## Work instructions
Look for "Does the image" in the records below, then copy that line and every line after it, exactly and with nothing added.

## Raw records
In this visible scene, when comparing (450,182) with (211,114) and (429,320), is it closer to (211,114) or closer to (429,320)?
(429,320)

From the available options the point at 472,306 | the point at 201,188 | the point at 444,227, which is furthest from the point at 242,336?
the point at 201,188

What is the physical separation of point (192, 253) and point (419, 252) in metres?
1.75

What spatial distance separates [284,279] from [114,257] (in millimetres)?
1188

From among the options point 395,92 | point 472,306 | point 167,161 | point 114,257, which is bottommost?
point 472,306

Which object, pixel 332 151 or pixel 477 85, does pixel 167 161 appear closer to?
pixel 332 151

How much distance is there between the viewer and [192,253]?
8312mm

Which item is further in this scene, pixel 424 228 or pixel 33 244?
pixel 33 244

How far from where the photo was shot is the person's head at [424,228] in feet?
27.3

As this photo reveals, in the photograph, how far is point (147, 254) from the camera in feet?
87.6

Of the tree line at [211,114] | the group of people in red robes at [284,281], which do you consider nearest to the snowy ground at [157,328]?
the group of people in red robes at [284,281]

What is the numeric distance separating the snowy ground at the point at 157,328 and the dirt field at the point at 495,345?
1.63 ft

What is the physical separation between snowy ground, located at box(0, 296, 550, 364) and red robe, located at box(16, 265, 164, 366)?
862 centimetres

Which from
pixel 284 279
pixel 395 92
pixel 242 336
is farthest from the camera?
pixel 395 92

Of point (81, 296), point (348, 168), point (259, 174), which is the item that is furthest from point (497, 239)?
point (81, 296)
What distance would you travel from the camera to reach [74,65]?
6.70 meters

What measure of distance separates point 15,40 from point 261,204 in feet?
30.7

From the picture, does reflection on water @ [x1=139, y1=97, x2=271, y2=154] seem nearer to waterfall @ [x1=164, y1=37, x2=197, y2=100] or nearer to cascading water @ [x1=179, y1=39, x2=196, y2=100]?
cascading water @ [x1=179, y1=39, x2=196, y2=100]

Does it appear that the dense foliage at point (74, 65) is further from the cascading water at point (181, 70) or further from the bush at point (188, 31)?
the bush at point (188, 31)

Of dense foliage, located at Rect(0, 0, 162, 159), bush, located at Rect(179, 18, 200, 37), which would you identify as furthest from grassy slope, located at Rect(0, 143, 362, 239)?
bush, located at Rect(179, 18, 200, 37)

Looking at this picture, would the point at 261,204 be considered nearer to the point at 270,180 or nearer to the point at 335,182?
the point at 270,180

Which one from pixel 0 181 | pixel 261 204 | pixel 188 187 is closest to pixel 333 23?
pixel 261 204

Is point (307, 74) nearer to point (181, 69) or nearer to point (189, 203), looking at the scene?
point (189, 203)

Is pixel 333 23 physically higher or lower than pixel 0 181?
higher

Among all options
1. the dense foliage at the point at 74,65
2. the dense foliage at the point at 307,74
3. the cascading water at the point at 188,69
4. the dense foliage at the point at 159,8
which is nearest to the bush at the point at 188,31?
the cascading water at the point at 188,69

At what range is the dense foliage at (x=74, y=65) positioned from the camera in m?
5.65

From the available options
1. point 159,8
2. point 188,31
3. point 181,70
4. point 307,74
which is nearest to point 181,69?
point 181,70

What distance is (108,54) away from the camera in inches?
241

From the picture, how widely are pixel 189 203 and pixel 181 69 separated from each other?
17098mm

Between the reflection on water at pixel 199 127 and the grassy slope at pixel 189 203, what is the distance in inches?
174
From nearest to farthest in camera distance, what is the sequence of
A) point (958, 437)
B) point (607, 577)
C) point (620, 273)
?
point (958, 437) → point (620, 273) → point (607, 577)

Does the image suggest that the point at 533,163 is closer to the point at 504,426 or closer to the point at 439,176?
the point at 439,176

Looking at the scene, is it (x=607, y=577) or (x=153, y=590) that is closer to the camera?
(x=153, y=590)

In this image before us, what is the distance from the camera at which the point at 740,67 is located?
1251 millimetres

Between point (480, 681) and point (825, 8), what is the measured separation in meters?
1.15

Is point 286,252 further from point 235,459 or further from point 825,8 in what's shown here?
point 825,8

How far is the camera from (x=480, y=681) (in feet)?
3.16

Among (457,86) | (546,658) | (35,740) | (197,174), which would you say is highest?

## Answer in full
Does the image suggest that the point at 533,163 is closer to the point at 504,426 or closer to the point at 439,176?
the point at 439,176

Looking at the scene, is it (x=607, y=577) or (x=153, y=590) that is closer to the camera?
(x=153, y=590)

In this image before us, what is the distance from the camera at which the point at 740,67 is located?
1251 millimetres

Between point (480, 681) and point (825, 8), what is the measured separation in meters?
1.15

Is point 286,252 further from point 235,459 or further from point 825,8 in what's shown here?
point 825,8

How far is the camera from (x=480, y=681) (in feet)?
3.16

Among (457,86) | (546,658) | (35,740) | (197,174), which would you say is highest?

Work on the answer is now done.